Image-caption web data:
Segment Open
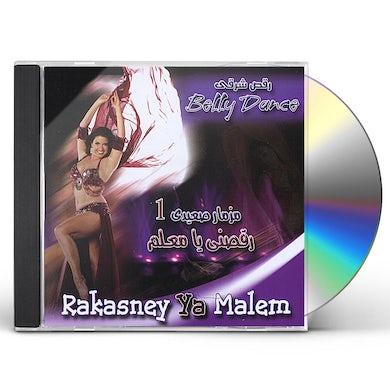 D Brown ECLECTIC CD
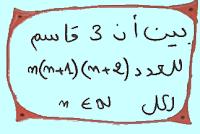 البرهان بفصل الحالات  - بين أن 3 قاسم للعدد n(n+1)(n+2)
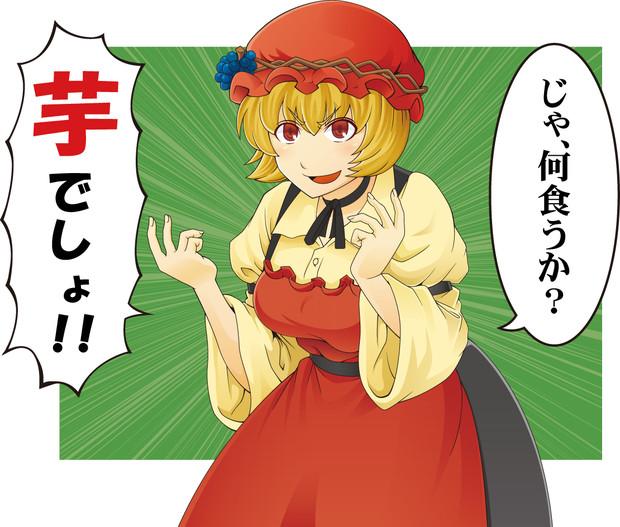 穣子ハイスクール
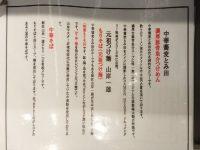ラーメン激戦区 東京 丸の内 松戸富田麺絆 麺 説明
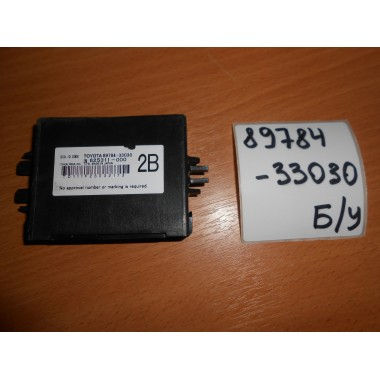Блок иммобилайзера Б/У 8978433030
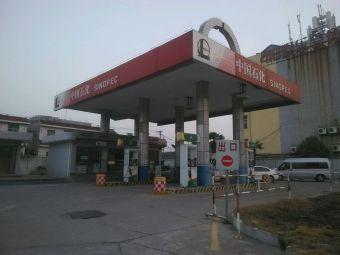 中国石化武塘加油站(文汇西路店)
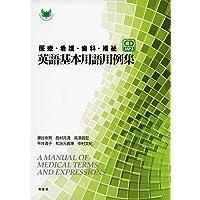 医療・看護・歯科・福祉英語基本用語用例集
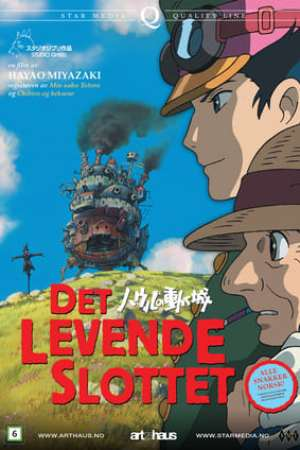 Image Howl's Moving Castle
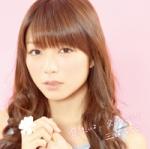 [CD+DVD+Novel] Mimori Suzuko : Aitaiyo. . . Aitaiyo!
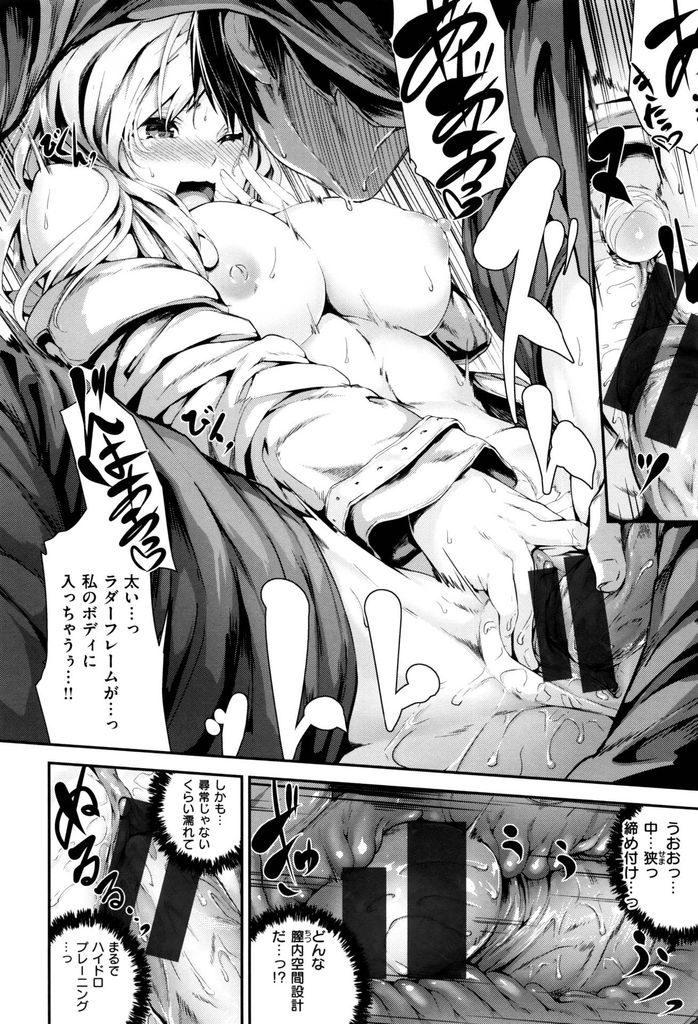 【エロ漫画】大金持ちのドスケベな体の美人若妻に巧妙に誘われた整備士の男がカーセックスでだいしゅきホールドされ強制中だし!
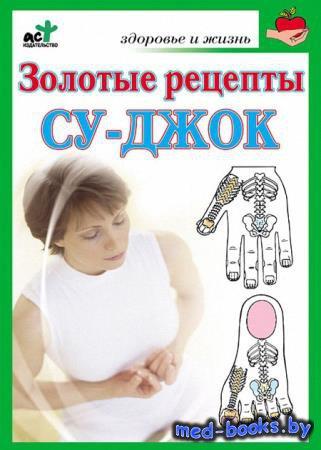 Золотые рецепты су-джок - М. Кановская - 2009 год - 127 илл. с.
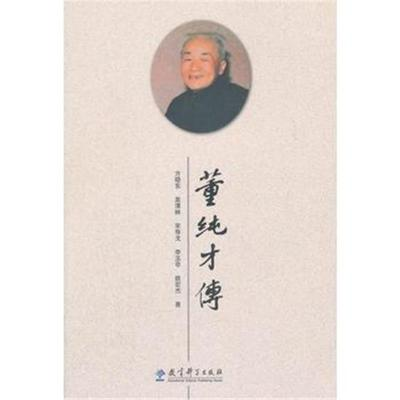 正版書籍 董純才傳 9787504164445 教育科學出版社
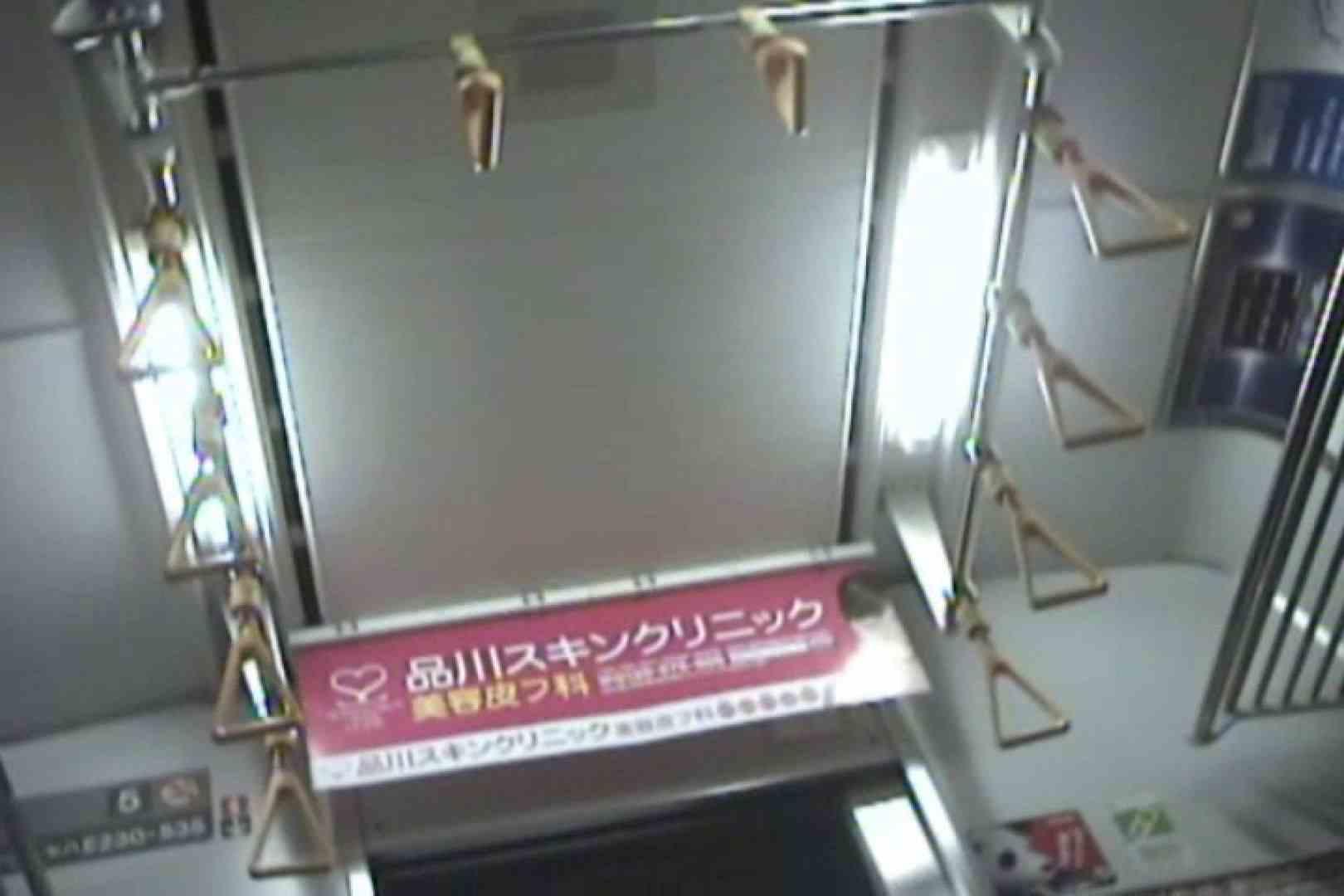 しんさんの逆さバイキングVol.30 エロいOL 濡れ場動画紹介 105枚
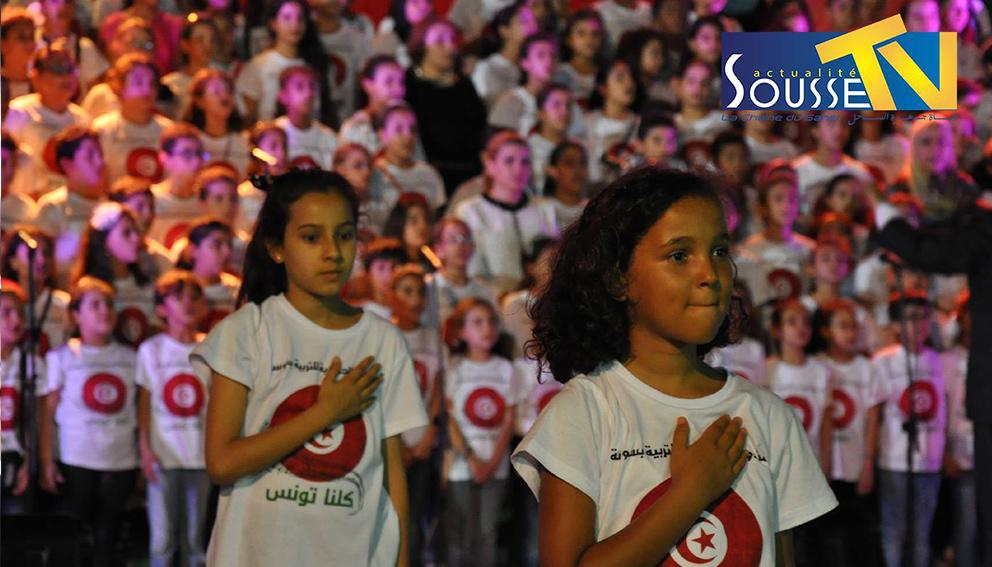 27 جوان 2016 : حفل تكريم مسؤلي الأنشطة الثقافية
Segment Closed
■ EXERCISE OBJECTIVE:
What you need to copy is the run of lines from the one holding "Image Howl's Moving Castle" through the end of the data, exactly and only, both ends included, pictures omitted.

■ TASK SOLUTION:
 Image Howl's Moving Castle
 [CD+DVD+Novel] Mimori Suzuko : Aitaiyo. . . Aitaiyo!
 【エロ漫画】大金持ちのドスケベな体の美人若妻に巧妙に誘われた整備士の男がカーセックスでだいしゅきホールドされ強制中だし!
 Золотые рецепты су-джок - М. Кановская - 2009 год - 127 илл. с.
 正版書籍 董純才傳 9787504164445 教育科學出版社
 しんさんの逆さバイキングVol.30 エロいOL 濡れ場動画紹介 105枚
 27 جوان 2016 : حفل تكريم مسؤلي الأنشطة الثقافية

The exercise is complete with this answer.